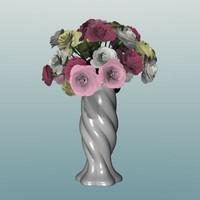 3d Roses in Vase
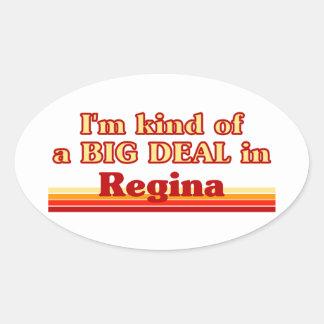 Adesivo Oval Tipo de I'm de uma grande coisa em Regina
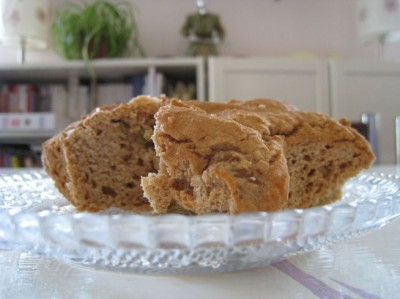 cake-olive-chevre-int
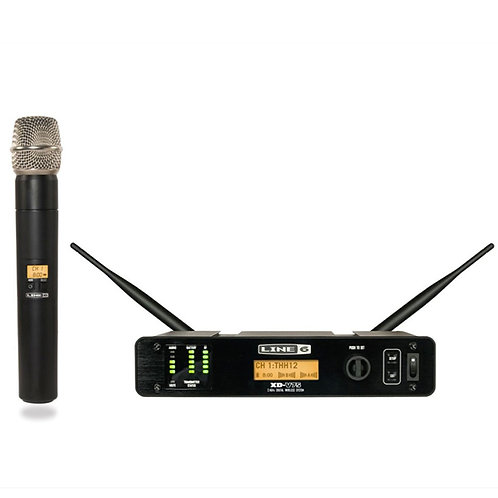 XD-V75 DIGITAL VOCAL WIRELESS HANDHELD SYSTEM (Line 6)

..........

● **Task item**: The copy should hold exactly the lines from the line containing "cake-olive-chevre-int" through the end of the data, both ends included, and no pictures.

● **Written reply**:
 cake-olive-chevre-int
 XD-V75 DIGITAL VOCAL WIRELESS HANDHELD SYSTEM (Line 6)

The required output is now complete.